**YOUR ASSIGNMENT:** Records follow. Print exactly the lines from the one that has "2017 Honda Odyssey" through the one that has "Banff Wedding - Joelsview Photography_0076", inclusive, and omit the pictures.

**SUPPLIED RECORDS:**

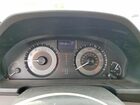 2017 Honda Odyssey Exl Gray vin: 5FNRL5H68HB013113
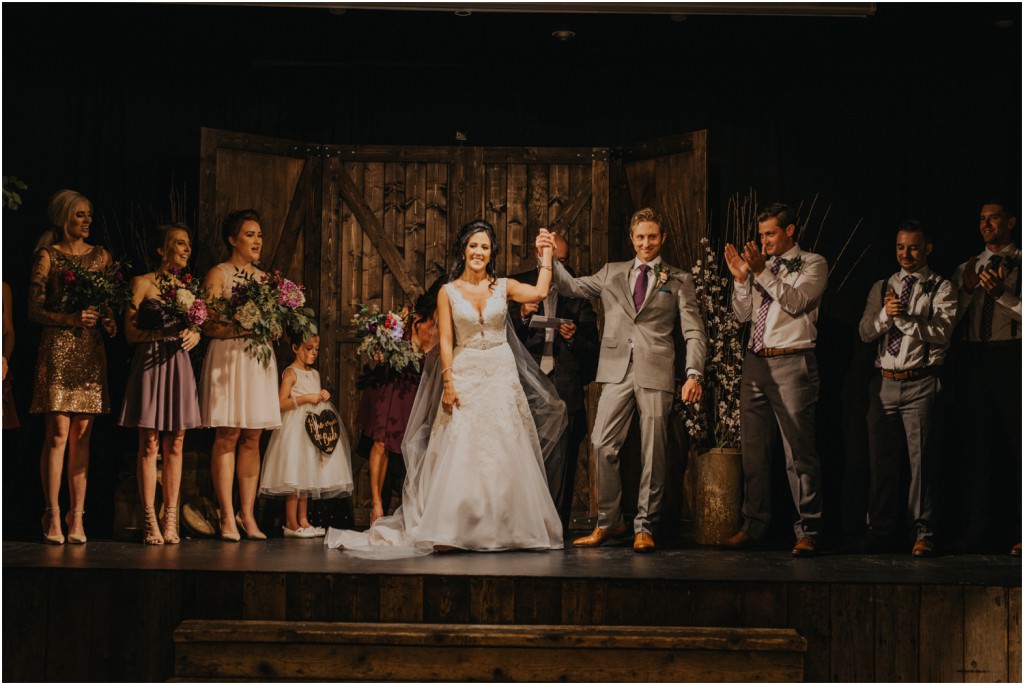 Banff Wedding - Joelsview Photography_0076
---
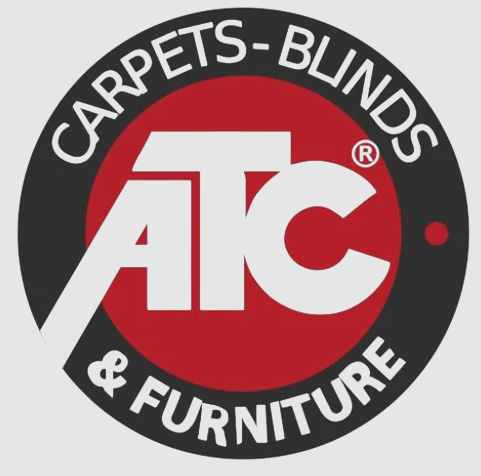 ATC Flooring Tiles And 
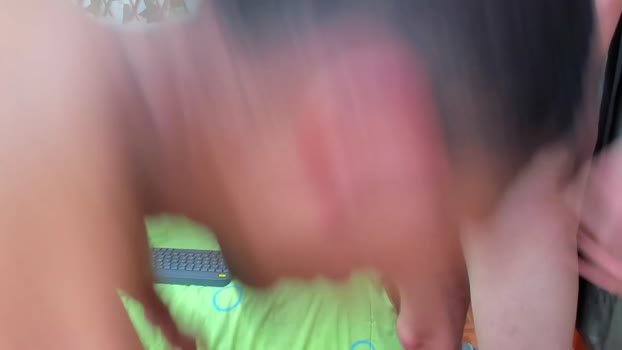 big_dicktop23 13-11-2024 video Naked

**EXERCISE OUTPUT:**
 2017 Honda Odyssey Exl Gray vin: 5FNRL5H68HB013113
 Banff Wedding - Joelsview Photography_0076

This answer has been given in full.